Hulsey, Oliver Mahar, James E. Mahar, Jr., for appellant.
James E. Palmour III, Rex J. McClinton, Thompson, Fox, Chandler, Homans Hicks, Robert B. Thompson, for appellee. Edith Primm, Susan W. Yow, amici curiae.
During the pendency of their divorce, the parties and their attorneys entered into a court-ordered mediation session and emerged with a written settlement agreement. The two provisions of that agreement most pertinent to this appeal were that Mr. Moss would transfer to Ms. Moss real property of a specified value and that the method of appraising the property would be agreed upon by the attorneys. Mr. Moss learned within a few days after the mediation that the agreement would cost him a significant amount in increased tax liability and sought to repudiate the agreement. Ms. Moss filed a motion in the trial court to enforce the agreement. One of the grounds Mr. Moss raised in opposition to the motion to enforce was that the provision in the agreement for the attorneys to agree on a method of appraisal rendered the agreement unenforceable as a mere agreement to agree. The trial court enforced the agreement and incorporated it into the divorce decree. We granted Mr. Moss's discretionary appeal application to address the issue of whether the agreement reached in mediation and signed by the parties was an enforceable settlement agreement.

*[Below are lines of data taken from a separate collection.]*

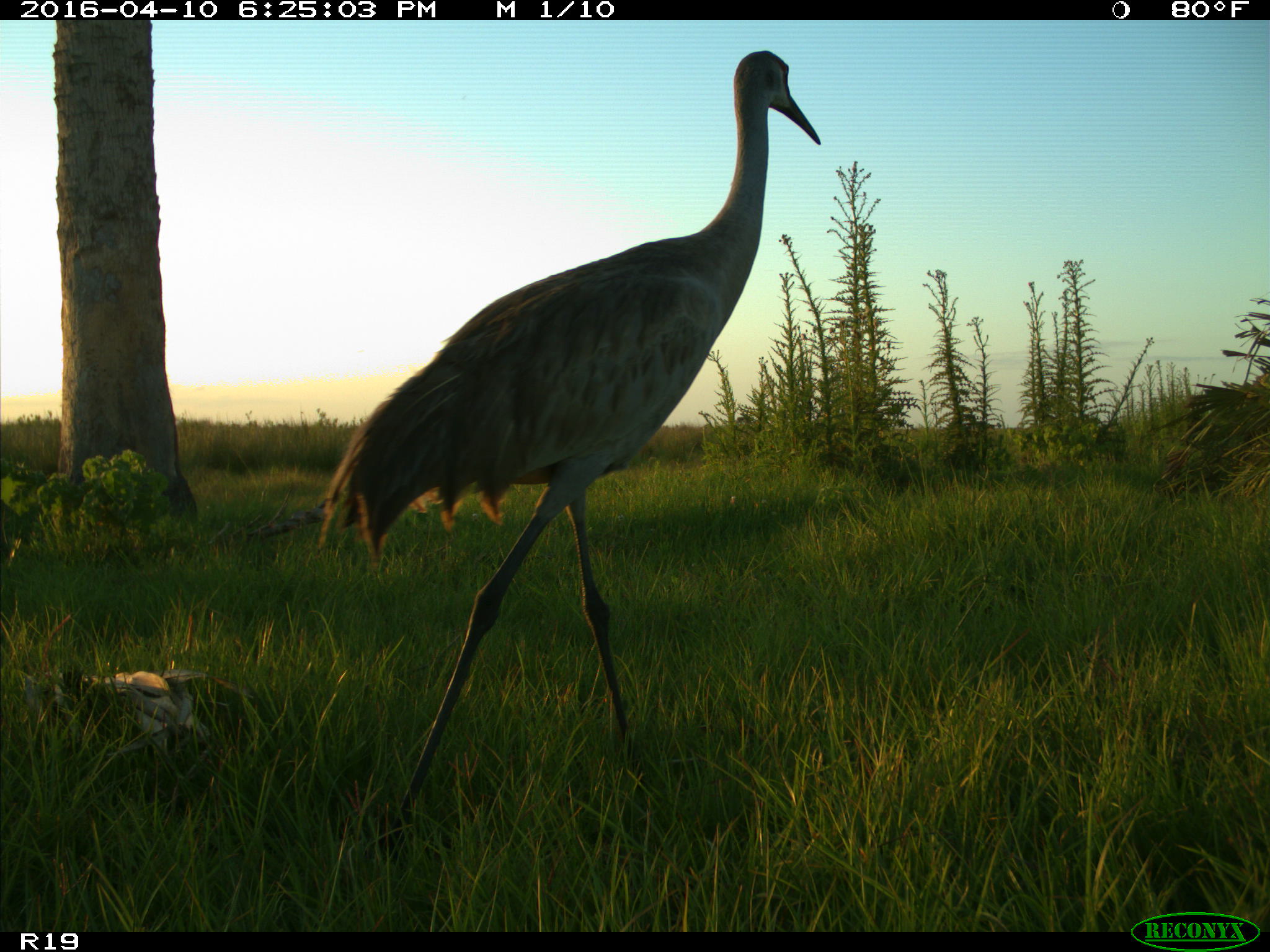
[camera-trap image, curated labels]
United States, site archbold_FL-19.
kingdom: Animalia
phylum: Chordata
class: Aves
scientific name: Aves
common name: birds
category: unidentified bird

The outcome of this appeal is controlled by the holding in Reichard v. Reichard, 262 Ga. 561 (2) ( 423 S.E.2d 241) (1992): "`No contract exists until all essential terms have been agreed to,' [cit.], and the failure to agree to even one essential term means there is `no agreement to be enforced,' [cit.]." Contrary to Ms. Moss's argument on appeal, the evidence does not show that a method of appraisal was agreed upon. The missing term could not be supplied by the trial court because a divorce "decree should . . . accurately reflect a settlement reached by the parties," ( Robinson v. Robinson, 261 Ga. 330, 331 ( 404 S.E.2d 435) (1991)), "and a trial court is not authorized to adopt and incorporate into the final decree and judgment of divorce a purported memorialization of the settlement that contains more substantive terms than the settlement." Reichard, supra at 564. We cannot agree with Ms. Moss that the provision regarding the method of appraisal is merely facilitative and is not a substantive term of the agreement. See Wiley v. Tom Howell Assocs., 154 Ga. App. 235, 238 ( 267 S.E.2d 816) (1980).

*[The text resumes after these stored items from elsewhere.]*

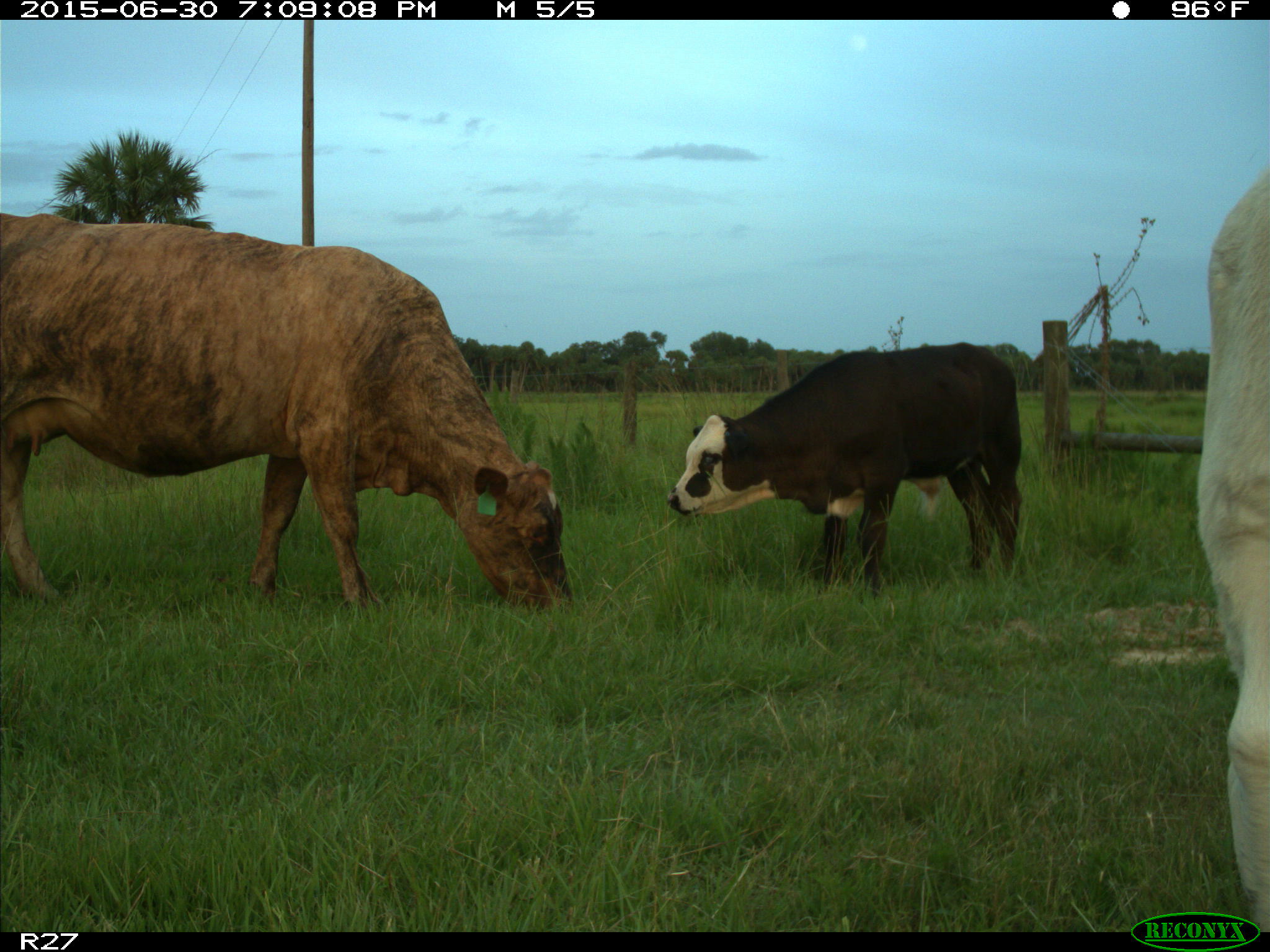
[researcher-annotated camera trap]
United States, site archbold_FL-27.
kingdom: Animalia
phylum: Chordata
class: Mammalia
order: Artiodactyla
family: Bovidae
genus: Bos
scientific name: Bos taurus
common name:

This case differs from our recent opinion in Brown v. Brown, 265 Ga. 725 ( 462 S.E.2d 609) (1995), in that this is an original appeal of a judgment whereas that case involved a trial court employing its equitable power to effectuate a judgment as to which the time for appeal had passed and as to which none of the grounds for setting aside a judgment pursuant to OCGA § 9-11-60 (d) were applicable.
We conclude, based on the quoted authorities, that the agreement was incomplete and unenforceable and that the trial court erred in incorporating it in the final decree.
Judgment reversed. All the Justices concur.